In an essay written in 1983 during one of Mr. Petkoff's two previous presidential campaigns, the Colombian Nobel laureate Gabriel García Márquez described him as "capable at the same time of escaping from prison like a cinematic hero, dancing like a youth until dawn to fashionable music, or passing an entire evening, sometimes without one drink, discussing literature."
Despite his leftist credentials, as the son of European immigrants who arrived in Venezuela in the 1920's, Mr. Petkoff is still at risk of being considered just another member of Venezuela's elite in a country where Mr. Chávez uses his own mixed-race background, referring at times to his African and Indian ancestries, to win popular support. Some people insist on calling Mr. Petkoff a "catire" (pronounced kah-TEE-reh), a term describing someone fair-skinned with light hair. (His father was from Bulgaria and his mother of Polish Jewish origin.)

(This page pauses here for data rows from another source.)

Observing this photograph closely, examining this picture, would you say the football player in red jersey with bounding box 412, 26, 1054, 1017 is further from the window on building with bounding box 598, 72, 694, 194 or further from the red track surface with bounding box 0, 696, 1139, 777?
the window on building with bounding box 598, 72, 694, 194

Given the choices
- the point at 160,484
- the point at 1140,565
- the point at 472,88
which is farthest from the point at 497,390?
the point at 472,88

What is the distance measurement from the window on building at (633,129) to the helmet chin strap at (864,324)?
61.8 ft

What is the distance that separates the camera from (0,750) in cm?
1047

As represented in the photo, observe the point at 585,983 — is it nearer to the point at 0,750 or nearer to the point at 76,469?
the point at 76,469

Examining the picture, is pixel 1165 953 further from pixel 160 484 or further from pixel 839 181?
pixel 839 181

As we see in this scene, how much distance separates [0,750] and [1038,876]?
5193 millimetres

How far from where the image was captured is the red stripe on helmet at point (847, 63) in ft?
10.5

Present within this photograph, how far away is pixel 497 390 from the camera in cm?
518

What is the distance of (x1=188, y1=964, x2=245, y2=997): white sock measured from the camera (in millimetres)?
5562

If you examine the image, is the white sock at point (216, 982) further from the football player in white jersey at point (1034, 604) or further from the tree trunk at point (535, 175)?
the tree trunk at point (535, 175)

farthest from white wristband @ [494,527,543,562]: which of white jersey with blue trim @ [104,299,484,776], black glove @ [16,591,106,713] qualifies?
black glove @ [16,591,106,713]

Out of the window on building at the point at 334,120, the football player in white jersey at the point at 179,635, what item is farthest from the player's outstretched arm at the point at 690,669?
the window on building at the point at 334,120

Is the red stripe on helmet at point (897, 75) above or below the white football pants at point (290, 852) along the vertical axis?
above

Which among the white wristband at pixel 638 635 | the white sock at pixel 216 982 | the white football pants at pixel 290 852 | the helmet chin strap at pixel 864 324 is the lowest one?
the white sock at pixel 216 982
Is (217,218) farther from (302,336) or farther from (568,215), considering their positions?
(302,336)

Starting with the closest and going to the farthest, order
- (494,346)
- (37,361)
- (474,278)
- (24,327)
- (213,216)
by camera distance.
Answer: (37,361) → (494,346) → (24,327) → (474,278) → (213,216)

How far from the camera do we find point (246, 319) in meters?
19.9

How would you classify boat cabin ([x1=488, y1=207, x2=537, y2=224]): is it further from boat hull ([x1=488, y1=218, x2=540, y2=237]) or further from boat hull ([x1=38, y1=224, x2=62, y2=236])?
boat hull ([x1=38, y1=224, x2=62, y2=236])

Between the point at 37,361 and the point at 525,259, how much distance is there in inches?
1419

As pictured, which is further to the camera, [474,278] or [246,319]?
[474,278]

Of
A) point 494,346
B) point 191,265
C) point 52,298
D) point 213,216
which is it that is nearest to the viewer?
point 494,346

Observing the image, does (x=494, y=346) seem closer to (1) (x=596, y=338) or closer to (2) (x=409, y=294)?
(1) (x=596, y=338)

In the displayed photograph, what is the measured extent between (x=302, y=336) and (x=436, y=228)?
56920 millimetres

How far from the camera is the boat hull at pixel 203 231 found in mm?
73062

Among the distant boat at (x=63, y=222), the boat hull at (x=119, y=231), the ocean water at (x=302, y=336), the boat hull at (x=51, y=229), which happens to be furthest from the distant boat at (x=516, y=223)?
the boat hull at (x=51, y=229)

Still, his biggest obstacle to gaining the presidency may not be the color of his hair, now somewhat gray, but the stumbling efforts by a fractious opposition to rally around a single candidate. Some parts of the electorate even still favor sitting out the election, citing fears over voting fraud, a policy that last year put the national legislature firmly in the hands of Mr. Chávez and his supporters.
Two other potential candidates, Julio Borges of the First Justice party and Manuel Rosales, governor of the oil-rich Zulia state, recently met with Mr. Petkoff to discuss putting forth a single opposition candidate, but details on how such a front could be assembled remain vague.
Some polls have put support for any of the three potential candidates in single percentage points in a race against Mr. Chávez, though more than 30 percent of voters say they are still undecided or might not vote. One survey conducted in May by the Venezuelan Institute for Data Analysis and broadcast by state-owned radio put Mr. Chávez's support at 66 percent compared with 34 percent for a consensus opposition candidate, if one were to emerge.
[In a move that could further complicate the opposition's prospects, Súmate, one of Venezuela's leading nongovernmental organizations, said this week that it could not help organize primary elections to pick a single candidate, citing time constraints for recruiting volunteers and distributing electoral materials.]
In the interview, Mr. Petkoff acknowledged his candidacy was an uphill struggle. When asked about his prospects, he relied on a Venezuelan refrain, "Cada pulpero alaba su queso," which loosely translates as, "Every grocer boasts about his cheese."
Boasting about his threadbare campaign's chances to thrust him into the Venezuelan presidency, however, inevitably led him to reflect on the conditions that made possible yet another rebirth.
"Venezuela has been a very generous country," Mr. Petkoff said, referring to his successes in politics and intellectual life, despite his guerrilla past. "I'd like it to remain that way."